Siebelt M, Waarsing J H, Groen H C, Müller C, Koelewijn S J, de Blois E, Verhaar J A N, de Jong M, Weinans H
Department of Orthopaedics, Erasmus University Medical Center, Rotterdam, The Netherlands.
Department of Orthopaedics, Erasmus University Medical Center, Rotterdam, The Netherlands.
Bone. 2014 Sep;66:163-70. doi: 10.1016/j.bone.2014.06.009. Epub 2014 Jun 13.
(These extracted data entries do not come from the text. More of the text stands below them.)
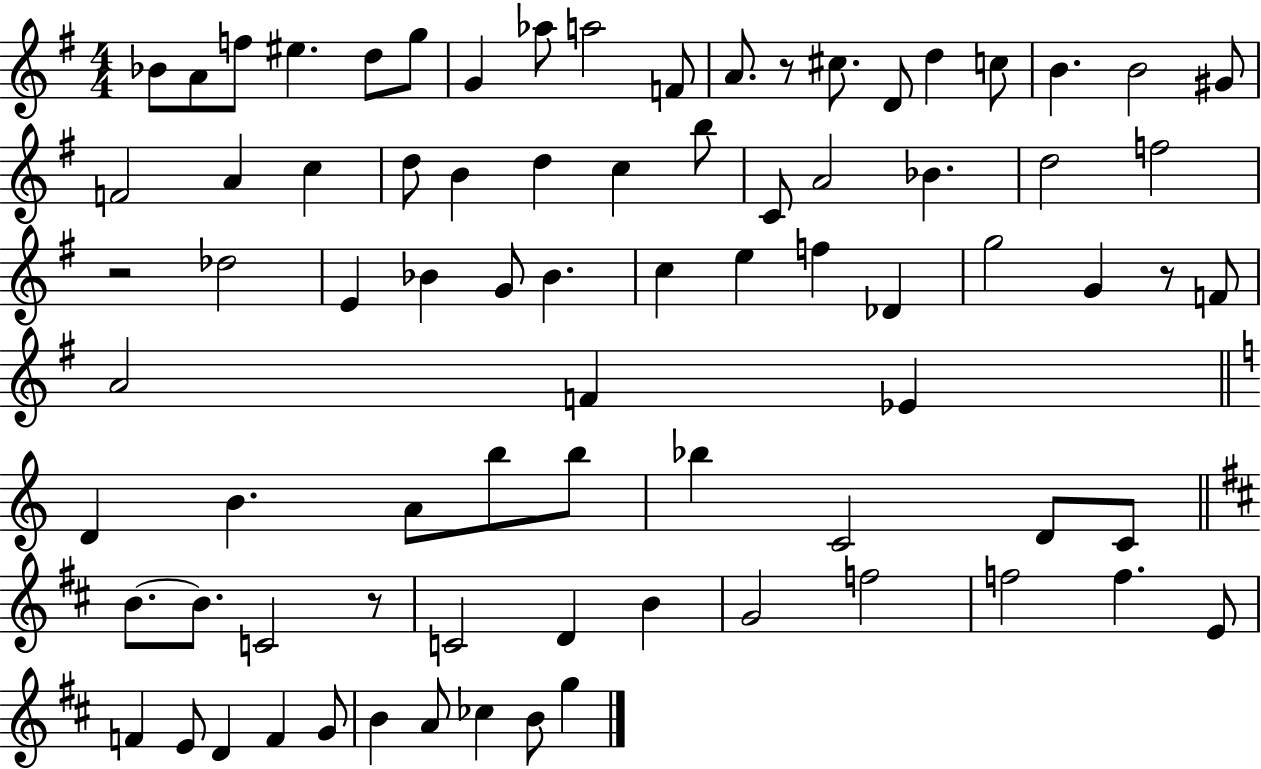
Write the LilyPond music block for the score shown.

{
  \clef treble
  \numericTimeSignature
  \time 4/4
  \key g \major
  bes'8 a'8 f''8 eis''4. d''8 g''8 | g'4 aes''8 a''2 f'8 | a'8. r8 cis''8. d'8 d''4 c''8 | b'4. b'2 gis'8 | \break f'2 a'4 c''4 | d''8 b'4 d''4 c''4 b''8 | c'8 a'2 bes'4. | d''2 f''2 | \break r2 des''2 | e'4 bes'4 g'8 bes'4. | c''4 e''4 f''4 des'4 | g''2 g'4 r8 f'8 | \break a'2 f'4 ees'4 | \bar "||" \break \key c \major d'4 b'4. a'8 b''8 b''8 | bes''4 c'2 d'8 c'8 | \bar "||" \break \key b \minor b'8.~~ b'8. c'2 r8 | c'2 d'4 b'4 | g'2 f''2 | f''2 f''4. e'8 | \break f'4 e'8 d'4 f'4 g'8 | b'4 a'8 ces''4 b'8 g''4 | \bar "|."
}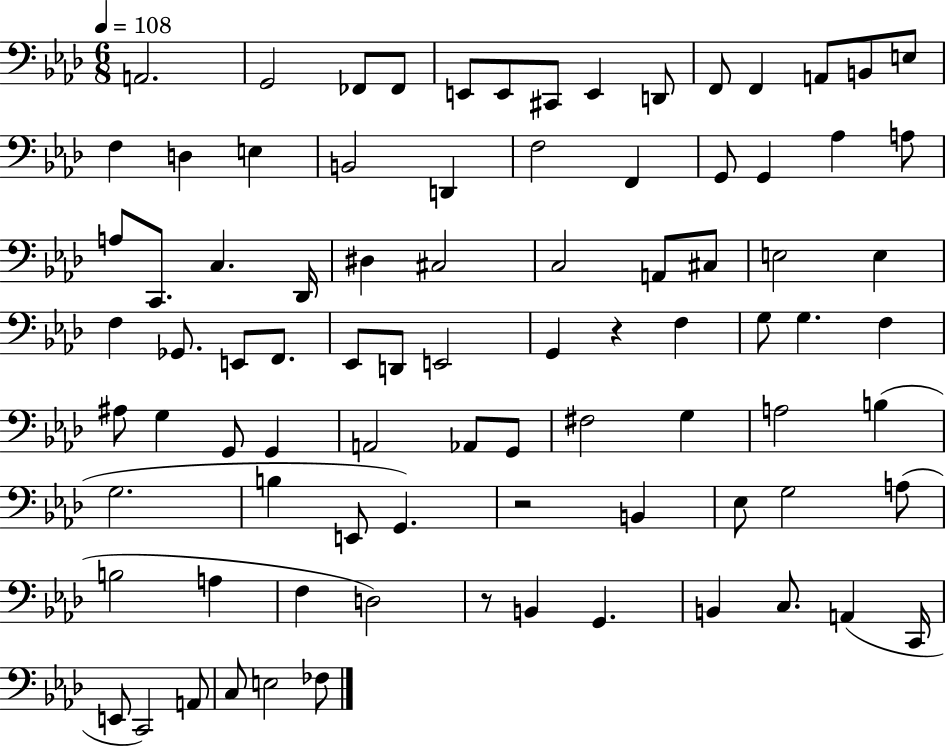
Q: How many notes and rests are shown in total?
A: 86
Osteoarthritis (OA) is a non-rheumatoid joint disease characterized by progressive degeneration of extra-cellular cartilage matrix (ECM), enhanced subchondral bone remodeling, osteophyte formation and synovial thickening. Alendronate (ALN) is a potent inhibitor of osteoclastic bone resorption and results in reduced bone remodeling. This study investigated the effects of pre-emptive use of ALN on OA related osteoclastic subchondral bone resorption in an in vivo rat model for severe OA. Using multi-modality imaging we measured effects of ALN treatment within cartilage and synovium. Severe osteoarthritis was induced in left rat knees using papain injections in combination with a moderate running protocol. Twenty rats were treated with subcutaneous ALN injections and compared to twenty untreated controls. Animals were longitudinally monitored for 12weeks with in vivo μCT to measure subchondral bone changes and SPECT/CT to determine synovial macrophage activation using a folate-based radiotracer. Articular cartilage was analyzed at 6 and 12weeks with ex vivo contrast enhanced μCT and histology to measure sulfated-glycosaminoglycan (sGAG) content and cartilage thickness. ALN treatment successfully inhibited subchondral bone remodeling. As a result we found less subchondral plate porosity and reduced osteophytosis. ALN treatment did not reduce subchondral sclerosis. However, after the OA induction phase, ALN treatment protected cartilage ECM from degradation and reduced synovial macrophage activation. Surprisingly, ALN treatment also improved sGAG content of tibia cartilage in healthy joints. Our data was consistent with the hypothesis that osteoclastic bone resorption might play an important role in OA and may be a driving force for progression of the disease. However, our study suggest that this effect might not solely be effects on osteoclastic activity, since ALN treatment also influenced macrophage functioning. Additionally, ALN treatment and physical activity exercised a positive effect in healthy control joints, which increased cartilage sGAG content. More research on this topic might lead to novel insights as to improve cartilage quality.
骨关节炎(OA)是一种非类风湿性关节疾病,其特征在于细胞外软骨基质(ECM)的进行性退化、软骨下骨重塑增强、骨赘形成和滑膜增厚。阿仑膦酸盐(ALN)是一种有效的破骨细胞性骨吸收抑制剂,可减少骨重塑。本研究在重度OA的体内大鼠模型中研究了预先使用ALN对OA相关破骨性软骨下骨吸收的影响。使用多模态成像,我们测量了ALN治疗对软骨和滑膜的影响。通过木瓜蛋白酶注射联合适度跑步方案在大鼠左膝诱导重度骨关节炎。20只大鼠接受皮下ALN注射,并与20只未治疗的对照进行比较。使用体内μCT纵向监测动物12周,以测量软骨下骨变化,并使用基于叶酸的放射性示踪剂通过SPECT/CT确定滑膜巨噬细胞活化。在6周和12周时,通过离体对比增强μCT和组织学分析关节软骨,以测量硫酸化糖胺聚糖(sGAG)含量和软骨厚度。ALN治疗成功抑制了软骨下骨重塑。结果,我们发现软骨下板孔隙率降低,骨赘形成减少。ALN治疗并未减轻软骨下硬化。然而,在OA诱导期后,ALN治疗可保护软骨ECM免于降解,并减少滑膜巨噬细胞活化。令人惊讶的是,ALN治疗还改善了健康关节中胫骨软骨的sGAG含量。我们的数据与破骨性骨吸收可能在OA中起重要作用且可能是疾病进展驱动力的假设一致。然而,我们的研究表明,这种作用可能不仅仅是对破骨细胞活性的影响,因为ALN治疗也影响巨噬细胞功能。此外,ALN治疗和体育活动对健康对照关节有积极作用,可增加软骨sGAG含量。对该主题的更多研究可能会带来关于改善软骨质量的新见解。